### The task
Only an exact repetition of the entries will do.

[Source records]
==========
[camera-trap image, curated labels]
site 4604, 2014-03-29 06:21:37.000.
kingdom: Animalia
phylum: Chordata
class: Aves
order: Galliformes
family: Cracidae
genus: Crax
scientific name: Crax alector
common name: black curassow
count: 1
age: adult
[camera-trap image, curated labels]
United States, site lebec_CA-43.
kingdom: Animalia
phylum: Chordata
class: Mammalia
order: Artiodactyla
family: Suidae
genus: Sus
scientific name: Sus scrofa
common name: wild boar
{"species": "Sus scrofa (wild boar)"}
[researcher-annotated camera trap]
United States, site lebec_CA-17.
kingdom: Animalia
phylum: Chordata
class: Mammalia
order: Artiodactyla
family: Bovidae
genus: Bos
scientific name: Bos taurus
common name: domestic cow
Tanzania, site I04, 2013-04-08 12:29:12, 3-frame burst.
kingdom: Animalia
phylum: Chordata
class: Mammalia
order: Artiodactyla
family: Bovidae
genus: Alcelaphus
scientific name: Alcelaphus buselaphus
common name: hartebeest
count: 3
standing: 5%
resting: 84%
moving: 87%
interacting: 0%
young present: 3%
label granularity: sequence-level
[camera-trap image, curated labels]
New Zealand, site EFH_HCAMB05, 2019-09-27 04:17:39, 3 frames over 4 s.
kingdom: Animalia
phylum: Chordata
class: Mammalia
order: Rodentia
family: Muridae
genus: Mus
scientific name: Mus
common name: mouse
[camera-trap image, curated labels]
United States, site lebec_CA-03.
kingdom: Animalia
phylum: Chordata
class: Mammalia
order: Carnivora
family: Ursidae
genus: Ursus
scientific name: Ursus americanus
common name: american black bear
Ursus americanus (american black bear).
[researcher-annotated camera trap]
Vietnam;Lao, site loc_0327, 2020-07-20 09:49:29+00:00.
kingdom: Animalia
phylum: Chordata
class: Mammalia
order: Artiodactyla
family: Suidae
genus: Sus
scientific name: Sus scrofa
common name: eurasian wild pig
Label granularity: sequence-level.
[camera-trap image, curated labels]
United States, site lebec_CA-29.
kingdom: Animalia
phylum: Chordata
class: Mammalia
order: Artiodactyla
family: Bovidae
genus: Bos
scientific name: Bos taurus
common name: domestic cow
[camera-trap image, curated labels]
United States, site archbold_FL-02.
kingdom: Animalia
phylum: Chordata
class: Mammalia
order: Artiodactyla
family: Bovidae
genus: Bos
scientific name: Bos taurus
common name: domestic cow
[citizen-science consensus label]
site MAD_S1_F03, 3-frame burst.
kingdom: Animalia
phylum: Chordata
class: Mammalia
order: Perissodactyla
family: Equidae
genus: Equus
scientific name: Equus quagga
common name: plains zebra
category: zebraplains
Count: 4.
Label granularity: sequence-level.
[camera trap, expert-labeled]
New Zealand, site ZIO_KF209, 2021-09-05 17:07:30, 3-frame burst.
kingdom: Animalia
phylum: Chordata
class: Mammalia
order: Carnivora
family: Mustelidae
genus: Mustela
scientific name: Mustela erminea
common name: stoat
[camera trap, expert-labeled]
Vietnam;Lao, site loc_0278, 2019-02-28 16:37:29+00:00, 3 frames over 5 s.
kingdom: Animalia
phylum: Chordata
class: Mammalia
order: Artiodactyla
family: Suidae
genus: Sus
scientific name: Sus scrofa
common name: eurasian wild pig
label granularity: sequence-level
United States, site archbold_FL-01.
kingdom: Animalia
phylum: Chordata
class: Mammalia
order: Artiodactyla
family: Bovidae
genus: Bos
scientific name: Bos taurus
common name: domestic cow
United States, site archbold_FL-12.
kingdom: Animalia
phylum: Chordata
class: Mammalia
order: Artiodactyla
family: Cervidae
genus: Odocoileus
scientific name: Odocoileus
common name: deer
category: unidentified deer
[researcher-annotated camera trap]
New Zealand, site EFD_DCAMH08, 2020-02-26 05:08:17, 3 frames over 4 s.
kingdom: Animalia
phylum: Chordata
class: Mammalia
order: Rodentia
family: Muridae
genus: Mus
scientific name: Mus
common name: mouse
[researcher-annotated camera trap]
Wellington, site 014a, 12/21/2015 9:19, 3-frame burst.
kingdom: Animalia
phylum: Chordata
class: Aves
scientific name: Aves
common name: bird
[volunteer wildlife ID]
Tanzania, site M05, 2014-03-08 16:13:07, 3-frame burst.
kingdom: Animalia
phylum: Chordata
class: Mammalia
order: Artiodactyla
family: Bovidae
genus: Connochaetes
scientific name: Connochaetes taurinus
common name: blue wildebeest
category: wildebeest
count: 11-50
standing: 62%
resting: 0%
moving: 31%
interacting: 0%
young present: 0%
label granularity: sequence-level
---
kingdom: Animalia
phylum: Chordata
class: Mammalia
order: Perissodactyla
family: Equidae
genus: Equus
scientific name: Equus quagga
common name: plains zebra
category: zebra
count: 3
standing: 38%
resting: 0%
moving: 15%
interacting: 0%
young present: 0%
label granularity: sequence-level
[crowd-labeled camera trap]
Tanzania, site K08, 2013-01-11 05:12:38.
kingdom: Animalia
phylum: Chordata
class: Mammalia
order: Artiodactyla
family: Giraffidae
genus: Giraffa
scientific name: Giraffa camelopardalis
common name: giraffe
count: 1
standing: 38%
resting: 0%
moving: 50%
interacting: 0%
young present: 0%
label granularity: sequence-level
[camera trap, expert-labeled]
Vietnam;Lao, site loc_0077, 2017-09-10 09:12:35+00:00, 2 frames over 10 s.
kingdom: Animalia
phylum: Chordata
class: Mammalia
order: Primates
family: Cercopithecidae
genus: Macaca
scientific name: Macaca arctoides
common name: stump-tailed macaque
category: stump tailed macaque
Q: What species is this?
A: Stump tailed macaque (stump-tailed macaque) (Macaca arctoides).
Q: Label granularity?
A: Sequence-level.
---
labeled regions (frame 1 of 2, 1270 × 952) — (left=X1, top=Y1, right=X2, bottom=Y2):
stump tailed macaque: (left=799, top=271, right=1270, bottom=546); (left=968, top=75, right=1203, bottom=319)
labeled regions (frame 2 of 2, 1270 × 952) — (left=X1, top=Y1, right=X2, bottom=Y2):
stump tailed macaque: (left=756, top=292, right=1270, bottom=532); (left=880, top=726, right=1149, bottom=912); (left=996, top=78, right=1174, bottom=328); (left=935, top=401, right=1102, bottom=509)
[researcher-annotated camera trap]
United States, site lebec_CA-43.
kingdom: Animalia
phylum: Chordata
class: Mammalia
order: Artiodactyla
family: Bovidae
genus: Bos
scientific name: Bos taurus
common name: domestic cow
==========
### Problem solution
[camera-trap image, curated labels]
site 4604, 2014-03-29 06:21:37.000.
kingdom: Animalia
phylum: Chordata
class: Aves
order: Galliformes
family: Cracidae
genus: Crax
scientific name: Crax alector
common name: black curassow
count: 1
age: adult
[camera-trap image, curated labels]
United States, site lebec_CA-43.
kingdom: Animalia
phylum: Chordata
class: Mammalia
order: Artiodactyla
family: Suidae
genus: Sus
scientific name: Sus scrofa
common name: wild boar
{"species": "Sus scrofa (wild boar)"}
[researcher-annotated camera trap]
United States, site lebec_CA-17.
kingdom: Animalia
phylum: Chordata
class: Mammalia
order: Artiodactyla
family: Bovidae
genus: Bos
scientific name: Bos taurus
common name: domestic cow
Tanzania, site I04, 2013-04-08 12:29:12, 3-frame burst.
kingdom: Animalia
phylum: Chordata
class: Mammalia
order: Artiodactyla
family: Bovidae
genus: Alcelaphus
scientific name: Alcelaphus buselaphus
common name: hartebeest
count: 3
standing: 5%
resting: 84%
moving: 87%
interacting: 0%
young present: 3%
label granularity: sequence-level
[camera-trap image, curated labels]
New Zealand, site EFH_HCAMB05, 2019-09-27 04:17:39, 3 frames over 4 s.
kingdom: Animalia
phylum: Chordata
class: Mammalia
order: Rodentia
family: Muridae
genus: Mus
scientific name: Mus
common name: mouse
[camera-trap image, curated labels]
United States, site lebec_CA-03.
kingdom: Animalia
phylum: Chordata
class: Mammalia
order: Carnivora
family: Ursidae
genus: Ursus
scientific name: Ursus americanus
common name: american black bear
Ursus americanus (american black bear).
[researcher-annotated camera trap]
Vietnam;Lao, site loc_0327, 2020-07-20 09:49:29+00:00.
kingdom: Animalia
phylum: Chordata
class: Mammalia
order: Artiodactyla
family: Suidae
genus: Sus
scientific name: Sus scrofa
common name: eurasian wild pig
Label granularity: sequence-level.
[camera-trap image, curated labels]
United States, site lebec_CA-29.
kingdom: Animalia
phylum: Chordata
class: Mammalia
order: Artiodactyla
family: Bovidae
genus: Bos
scientific name: Bos taurus
common name: domestic cow
[camera-trap image, curated labels]
United States, site archbold_FL-02.
kingdom: Animalia
phylum: Chordata
class: Mammalia
order: Artiodactyla
family: Bovidae
genus: Bos
scientific name: Bos taurus
common name: domestic cow
[citizen-science consensus label]
site MAD_S1_F03, 3-frame burst.
kingdom: Animalia
phylum: Chordata
class: Mammalia
order: Perissodactyla
family: Equidae
genus: Equus
scientific name: Equus quagga
common name: plains zebra
category: zebraplains
Count: 4.
Label granularity: sequence-level.
[camera trap, expert-labeled]
New Zealand, site ZIO_KF209, 2021-09-05 17:07:30, 3-frame burst.
kingdom: Animalia
phylum: Chordata
class: Mammalia
order: Carnivora
family: Mustelidae
genus: Mustela
scientific name: Mustela erminea
common name: stoat
[camera trap, expert-labeled]
Vietnam;Lao, site loc_0278, 2019-02-28 16:37:29+00:00, 3 frames over 5 s.
kingdom: Animalia
phylum: Chordata
class: Mammalia
order: Artiodactyla
family: Suidae
genus: Sus
scientific name: Sus scrofa
common name: eurasian wild pig
label granularity: sequence-level
United States, site archbold_FL-01.
kingdom: Animalia
phylum: Chordata
class: Mammalia
order: Artiodactyla
family: Bovidae
genus: Bos
scientific name: Bos taurus
common name: domestic cow
United States, site archbold_FL-12.
kingdom: Animalia
phylum: Chordata
class: Mammalia
order: Artiodactyla
family: Cervidae
genus: Odocoileus
scientific name: Odocoileus
common name: deer
category: unidentified deer
[researcher-annotated camera trap]
New Zealand, site EFD_DCAMH08, 2020-02-26 05:08:17, 3 frames over 4 s.
kingdom: Animalia
phylum: Chordata
class: Mammalia
order: Rodentia
family: Muridae
genus: Mus
scientific name: Mus
common name: mouse
[researcher-annotated camera trap]
Wellington, site 014a, 12/21/2015 9:19, 3-frame burst.
kingdom: Animalia
phylum: Chordata
class: Aves
scientific name: Aves
common name: bird
[volunteer wildlife ID]
Tanzania, site M05, 2014-03-08 16:13:07, 3-frame burst.
kingdom: Animalia
phylum: Chordata
class: Mammalia
order: Artiodactyla
family: Bovidae
genus: Connochaetes
scientific name: Connochaetes taurinus
common name: blue wildebeest
category: wildebeest
count: 11-50
standing: 62%
resting: 0%
moving: 31%
interacting: 0%
young present: 0%
label granularity: sequence-level
---
kingdom: Animalia
phylum: Chordata
class: Mammalia
order: Perissodactyla
family: Equidae
genus: Equus
scientific name: Equus quagga
common name: plains zebra
category: zebra
count: 3
standing: 38%
resting: 0%
moving: 15%
interacting: 0%
young present: 0%
label granularity: sequence-level
[crowd-labeled camera trap]
Tanzania, site K08, 2013-01-11 05:12:38.
kingdom: Animalia
phylum: Chordata
class: Mammalia
order: Artiodactyla
family: Giraffidae
genus: Giraffa
scientific name: Giraffa camelopardalis
common name: giraffe
count: 1
standing: 38%
resting: 0%
moving: 50%
interacting: 0%
young present: 0%
label granularity: sequence-level
[camera trap, expert-labeled]
Vietnam;Lao, site loc_0077, 2017-09-10 09:12:35+00:00, 2 frames over 10 s.
kingdom: Animalia
phylum: Chordata
class: Mammalia
order: Primates
family: Cercopithecidae
genus: Macaca
scientific name: Macaca arctoides
common name: stump-tailed macaque
category: stump tailed macaque
Q: What species is this?
A: Stump tailed macaque (stump-tailed macaque) (Macaca arctoides).
Q: Label granularity?
A: Sequence-level.
---
labeled regions (frame 1 of 2, 1270 × 952) — (left=X1, top=Y1, right=X2, bottom=Y2):
stump tailed macaque: (left=799, top=271, right=1270, bottom=546); (left=968, top=75, right=1203, bottom=319)
labeled regions (frame 2 of 2, 1270 × 952) — (left=X1, top=Y1, right=X2, bottom=Y2):
stump tailed macaque: (left=756, top=292, right=1270, bottom=532); (left=880, top=726, right=1149, bottom=912); (left=996, top=78, right=1174, bottom=328); (left=935, top=401, right=1102, bottom=509)
[researcher-annotated camera trap]
United States, site lebec_CA-43.
kingdom: Animalia
phylum: Chordata
class: Mammalia
order: Artiodactyla
family: Bovidae
genus: Bos
scientific name: Bos taurus
common name: domestic cow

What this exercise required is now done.